'I Want The Sentence To Hurt': Judge Imposes Largest Fine Yet on Capitol Riot Couple
On Friday, a federal judge imposed the largest fine yet in any Capitol riot case.
U.S. District Judge Reggie Walton sentenced husband and wife Thomas Vinson and Lori Vinson to five years of probation, $500 in restitution and 120 hours of community service for their participation in the January 6 insurrection.
The Kentucky couple was also ordered to pay $5,000 each, which Buzzfeed's Zoe Tillman noted is the largest fine so far.
"I know that's a lot, but I want the sentence to hurt," Walton said.
In July, the Vinsons pleaded guilty to charges of entering and remaining in a restricted building; disorderly and disruptive conduct in a restricted building; violent entry and disorderly conduct in a Capitol building; and parading, demonstrating or picketing in a Capitol building.
Both were arrested in Owensboro, Kentucky in late February. Lori Vinson was fired from her job as a nurse after posting a video on social media of herself and others inside the Capitol building in Washington D.C. Shortly after she was fired, she told television station WFIE that she wasn't sorry for her actions and that she "would do it again tomorrow."

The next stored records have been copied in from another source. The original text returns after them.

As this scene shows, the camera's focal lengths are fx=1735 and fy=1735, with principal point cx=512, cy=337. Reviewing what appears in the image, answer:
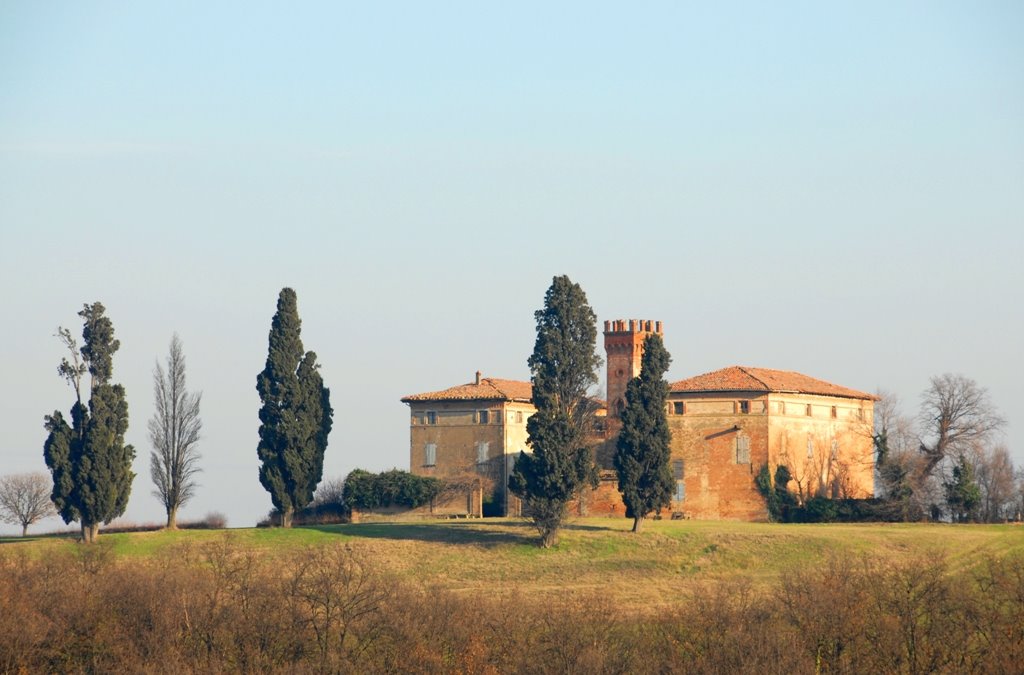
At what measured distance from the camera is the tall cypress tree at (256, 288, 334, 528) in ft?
228

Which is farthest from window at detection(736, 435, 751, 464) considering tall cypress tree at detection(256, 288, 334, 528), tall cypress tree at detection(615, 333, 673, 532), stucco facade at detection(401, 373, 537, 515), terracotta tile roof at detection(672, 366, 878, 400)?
tall cypress tree at detection(256, 288, 334, 528)

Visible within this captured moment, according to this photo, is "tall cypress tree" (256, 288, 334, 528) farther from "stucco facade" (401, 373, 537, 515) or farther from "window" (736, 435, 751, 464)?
"window" (736, 435, 751, 464)

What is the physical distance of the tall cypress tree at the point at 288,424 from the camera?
69562 millimetres

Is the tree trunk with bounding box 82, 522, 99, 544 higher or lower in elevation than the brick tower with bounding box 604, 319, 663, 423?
lower

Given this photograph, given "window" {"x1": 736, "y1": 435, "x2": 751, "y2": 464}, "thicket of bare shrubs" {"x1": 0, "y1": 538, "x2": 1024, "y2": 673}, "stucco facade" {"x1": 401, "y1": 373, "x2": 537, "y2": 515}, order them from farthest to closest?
"stucco facade" {"x1": 401, "y1": 373, "x2": 537, "y2": 515} < "window" {"x1": 736, "y1": 435, "x2": 751, "y2": 464} < "thicket of bare shrubs" {"x1": 0, "y1": 538, "x2": 1024, "y2": 673}

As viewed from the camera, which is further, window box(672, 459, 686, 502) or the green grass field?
window box(672, 459, 686, 502)

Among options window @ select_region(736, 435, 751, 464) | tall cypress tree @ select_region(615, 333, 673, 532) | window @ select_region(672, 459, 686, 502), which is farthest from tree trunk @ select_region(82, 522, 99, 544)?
window @ select_region(736, 435, 751, 464)

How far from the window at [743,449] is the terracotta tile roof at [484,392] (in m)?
9.30

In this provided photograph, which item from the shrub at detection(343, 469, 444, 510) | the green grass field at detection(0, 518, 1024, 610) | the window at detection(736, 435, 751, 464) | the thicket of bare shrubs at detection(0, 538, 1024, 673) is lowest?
the thicket of bare shrubs at detection(0, 538, 1024, 673)

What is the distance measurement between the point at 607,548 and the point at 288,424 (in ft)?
48.1

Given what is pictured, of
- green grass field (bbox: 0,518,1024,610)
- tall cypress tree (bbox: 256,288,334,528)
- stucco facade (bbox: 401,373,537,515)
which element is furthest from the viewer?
stucco facade (bbox: 401,373,537,515)

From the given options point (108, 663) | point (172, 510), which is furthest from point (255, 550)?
point (108, 663)

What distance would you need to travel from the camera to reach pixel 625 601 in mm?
56531

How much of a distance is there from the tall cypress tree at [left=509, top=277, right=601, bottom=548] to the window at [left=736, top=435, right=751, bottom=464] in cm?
847
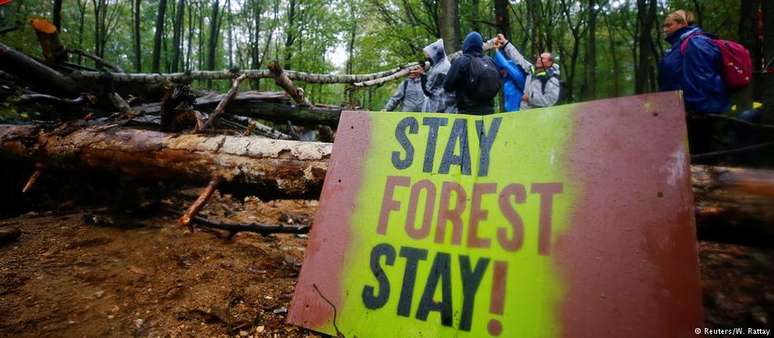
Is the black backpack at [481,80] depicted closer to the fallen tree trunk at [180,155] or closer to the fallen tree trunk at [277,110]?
the fallen tree trunk at [180,155]

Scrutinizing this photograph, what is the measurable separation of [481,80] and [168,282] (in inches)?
131

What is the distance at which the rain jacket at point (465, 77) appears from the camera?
3912mm

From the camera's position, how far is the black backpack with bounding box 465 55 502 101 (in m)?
3.88

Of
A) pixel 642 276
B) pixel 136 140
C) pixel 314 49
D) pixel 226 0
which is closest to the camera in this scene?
pixel 642 276

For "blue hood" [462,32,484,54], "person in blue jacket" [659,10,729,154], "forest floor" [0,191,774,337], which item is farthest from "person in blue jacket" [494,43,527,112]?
"forest floor" [0,191,774,337]

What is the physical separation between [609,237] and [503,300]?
1.64 feet

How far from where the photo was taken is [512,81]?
4.58 m

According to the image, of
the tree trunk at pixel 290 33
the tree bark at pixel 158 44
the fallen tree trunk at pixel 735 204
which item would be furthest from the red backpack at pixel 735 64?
the tree trunk at pixel 290 33

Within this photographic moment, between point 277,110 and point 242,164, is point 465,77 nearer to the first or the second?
point 242,164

Prosecutors asked for a 30-day jail sentence for Lori Vinson, and home confinement for her husband. The judge said he didn't believe jail time was appropriate given the incarceration costs incurred by taxpayers and because the couple cares for "several low-income and handicapped residents in their Western Kentucky community," according to the Courier-Journal.

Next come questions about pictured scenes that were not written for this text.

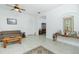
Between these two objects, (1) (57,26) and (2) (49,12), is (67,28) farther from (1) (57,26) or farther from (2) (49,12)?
(2) (49,12)

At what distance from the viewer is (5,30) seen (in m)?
2.10

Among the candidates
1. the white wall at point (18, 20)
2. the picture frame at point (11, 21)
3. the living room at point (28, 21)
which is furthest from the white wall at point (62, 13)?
the picture frame at point (11, 21)

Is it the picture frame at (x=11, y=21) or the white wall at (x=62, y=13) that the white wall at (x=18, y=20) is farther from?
the white wall at (x=62, y=13)

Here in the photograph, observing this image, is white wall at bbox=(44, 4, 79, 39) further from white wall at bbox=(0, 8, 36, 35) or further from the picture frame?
the picture frame

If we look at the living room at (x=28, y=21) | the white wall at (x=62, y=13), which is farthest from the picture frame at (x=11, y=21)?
the white wall at (x=62, y=13)

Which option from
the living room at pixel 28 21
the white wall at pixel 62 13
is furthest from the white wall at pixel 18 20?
the white wall at pixel 62 13

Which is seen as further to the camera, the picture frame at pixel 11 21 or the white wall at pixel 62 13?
the white wall at pixel 62 13

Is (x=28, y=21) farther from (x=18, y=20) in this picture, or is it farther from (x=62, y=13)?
(x=62, y=13)

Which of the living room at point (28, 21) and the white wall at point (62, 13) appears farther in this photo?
the white wall at point (62, 13)

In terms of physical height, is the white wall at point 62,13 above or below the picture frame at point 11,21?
above

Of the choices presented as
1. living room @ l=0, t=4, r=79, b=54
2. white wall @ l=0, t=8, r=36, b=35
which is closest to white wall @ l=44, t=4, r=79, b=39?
living room @ l=0, t=4, r=79, b=54

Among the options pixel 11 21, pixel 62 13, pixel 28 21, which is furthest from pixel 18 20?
pixel 62 13
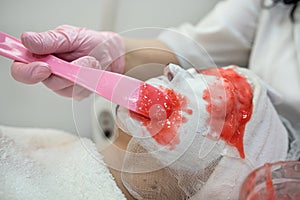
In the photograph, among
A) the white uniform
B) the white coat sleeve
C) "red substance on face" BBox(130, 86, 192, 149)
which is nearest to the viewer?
"red substance on face" BBox(130, 86, 192, 149)

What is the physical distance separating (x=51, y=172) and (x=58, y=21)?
0.51 metres

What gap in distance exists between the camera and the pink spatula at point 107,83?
62 cm

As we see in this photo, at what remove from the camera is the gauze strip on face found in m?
0.61

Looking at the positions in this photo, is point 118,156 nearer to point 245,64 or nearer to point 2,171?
point 2,171

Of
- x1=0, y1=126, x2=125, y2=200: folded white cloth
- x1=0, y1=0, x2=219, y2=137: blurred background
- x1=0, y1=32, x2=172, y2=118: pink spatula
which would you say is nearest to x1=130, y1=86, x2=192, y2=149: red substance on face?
x1=0, y1=32, x2=172, y2=118: pink spatula

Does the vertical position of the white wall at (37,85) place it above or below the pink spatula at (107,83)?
below

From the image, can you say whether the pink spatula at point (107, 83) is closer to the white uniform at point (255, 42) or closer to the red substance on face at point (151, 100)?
the red substance on face at point (151, 100)

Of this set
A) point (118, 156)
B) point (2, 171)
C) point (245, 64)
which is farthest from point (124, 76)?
point (245, 64)

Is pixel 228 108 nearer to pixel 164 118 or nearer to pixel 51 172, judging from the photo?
pixel 164 118

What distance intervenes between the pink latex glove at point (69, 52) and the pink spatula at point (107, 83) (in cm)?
2

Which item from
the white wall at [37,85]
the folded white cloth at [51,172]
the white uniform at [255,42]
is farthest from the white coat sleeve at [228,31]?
the folded white cloth at [51,172]

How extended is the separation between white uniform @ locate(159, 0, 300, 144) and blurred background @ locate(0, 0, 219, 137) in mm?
135

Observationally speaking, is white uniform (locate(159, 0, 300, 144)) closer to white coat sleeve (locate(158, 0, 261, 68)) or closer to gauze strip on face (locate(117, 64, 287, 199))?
white coat sleeve (locate(158, 0, 261, 68))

The Journal also reported Judge Walton strongly condemned the couples' actions, stating they took their money "to come all the way up here to D.C. and then let yourselves get involved in a mob situation that should be an embarrassment to anybody in this country."

According to the criminal complaint against the couple, several people sent the FBI Lori Vinson's Facebook posts showing her at the riots.

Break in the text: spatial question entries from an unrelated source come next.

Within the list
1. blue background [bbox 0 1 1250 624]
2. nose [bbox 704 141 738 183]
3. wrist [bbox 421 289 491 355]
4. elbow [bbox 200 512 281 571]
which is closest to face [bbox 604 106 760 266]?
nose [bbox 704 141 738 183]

In their first interview with law enforcement, Thomas Vinson said they went to the Capitol as a"peaceful bunch of people there to express their views to Congress." He mostly described their actions as "chanting and talking." Photographs also captured Thomas Vinson holding up a cellphone and recording the events as he was inside the building.
More than 600 people have been arrested in the 10 months following the January 6 attack. Hundreds of law enforcement officers were injured in the riot, and five people died during or shortly after the violence took place.
The U.S. Attorney's Office for the District of Columbia had no additional comment on the Vinsons' sentencing.
Update 10/22/2021, 3:15 p.m. ET: This story has been updated to include additional information about the Vinsons' sentencing and to note that the U.S. Attorney's Office for the District of Columbia had no comment on the matter.